Yet to everyone’s surprise, this very lackadaisical approach to protest is being given validity and importance by none other than the Government itself, against whom the protests are aimed. Had the Government opted to keep quiet about these “Gaveshana Charikas”, and allowed the UNP parliamentarians to enter the premises of failed Government projects and departments and show a farcical sense of freedom and tolerance of opposition-politics, then the steam, if there was any, would have died a natural death and no instant heroes would have been born. Yet, what has happened has happened. The “Gaveshana Charika” programme has its own pluses and minuses. However, in a close analysis, one would find more pluses than minuses and one significant minus is the very composition of the team of parliamentarians who engaged in it on a steady basis. When two National List MPs, Harsha de Silva and Eran Wickramaratne who do not represent any electorate or district in a real sense, in that they were not elected by the people, are leading an agitational campaign, it leaves room for real argument and debate as to whether or not these parliamentarians really could relate to the people at large, their aspirations, their wants and needs, etc. The credibility suffers as the programme could be interpreted as one undertaken by the UNP Leader’s cohorts. At a time when the very unity of the United National Party is being questioned both internally as well as from the outside world, the last thing that a Leader must do is to display that disunity in public. The people invariably ask as to where Sajith, Buddika, Ruwan, Rosy, Thalatha are, and it is a very legitimate and pertinent issue that has been bothering the well-wishers of the UNP for quite some time now.

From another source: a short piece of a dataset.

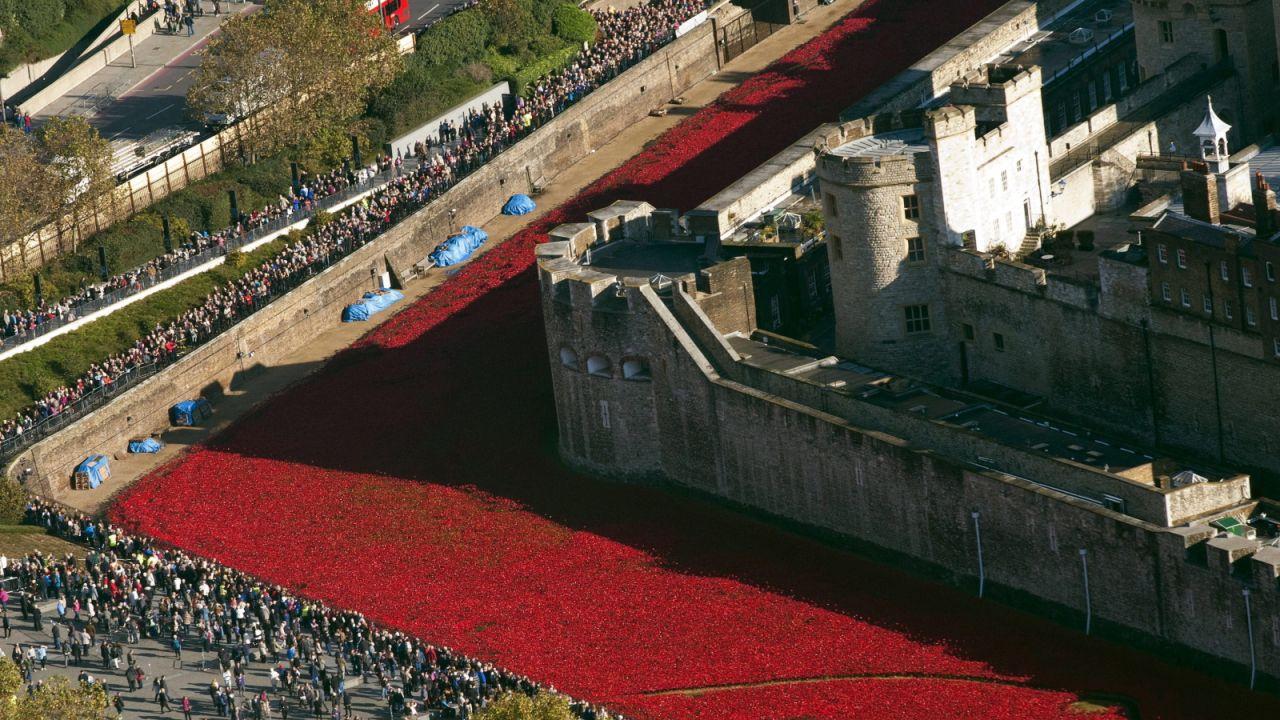 Morze maków otocza londyńską Tower w hołdzie poległym żołnierzy (fot. PAP/EPA/FACUNDO ARRIZABALAGA)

"The content of the “Gaveshana Charika” seems quite sensible starting with two mega-size “white elephants” in the Deep South"
Nevertheless, the content of the “Gaveshana Charika” seems quite sensible and the institutions and locations that this group of parliamentarians had chosen fitted the bill. Starting with two mega-size “white elephants” in the Deep South,namely, Mattala Airport and Hambantota Harbour which in fact do portray, in more ways than one, the inflated egos in the Government and the extent to which these egos would go to further polish and preserve them.

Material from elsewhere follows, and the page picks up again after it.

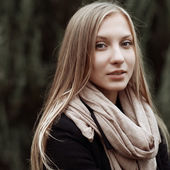 Beautiful young girl portrait close up — Stock Photo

Nevertheless, the crucial minus of the programme is the total absence of people-participation at these Charikas. If there is any, it comes in the form of anti-Charika protests, depicting a picture of people siding with the Government, although these protests by those at these work places and the vicinity are spectacles organized and orchestrated by the Government itself with an aim to show the television viewers and reading public that the common man’s solidarity is with the Government and that he, the common man, would travel the extra mile to safeguard it. When the confrontation becomes one between MPs and the ‘common man’, the advantage goes to the Government although a more positive and militant image of those who take part might be created among the UNP supporters. To that extent, the message that these ‘Charikas’ disseminate could be extremely helpful.

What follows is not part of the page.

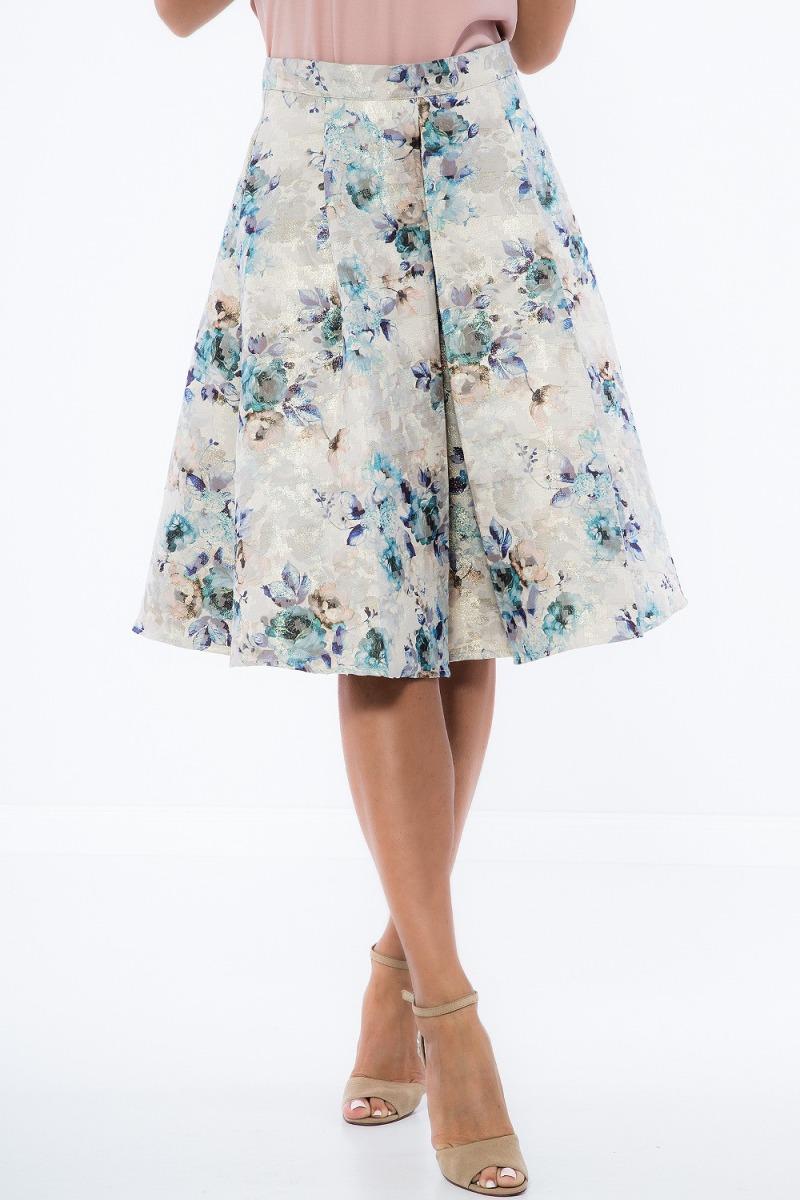 Kombinácia roláka a sukne je elegantná a romantická voľba pre každú ženu.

Yet these Charikas do not seem to create any follow-up action. Visiting a different workplace or a project is not the follow-up action that is referred to. Raising these matters in Parliament and holding news briefings are all a must in these agitational political campaigns, but the real effect must be felt on the streets, on the pulse of the people and their very stomachs. In other words, no room should be left for would-be saboteurs to brand this campaign as one of, by and for the bourgeoisie and petite bourgeoisie of the country. When such an incredulous badge is garlanded round the neck of these opposition politicians and their pet political campaign, the loss of credibility and sustainability will have an irreversible negative effect not only on the specific campaign, it would also flow down to the core of the United National Party and its leadership -- not that the leadership of the Party has not already suffered enough.The image of an ‘out of touch’ bunch of leaders would be extremely injurious to any future campaigns the Party wishes to undertake and its slow death would only be accelerated.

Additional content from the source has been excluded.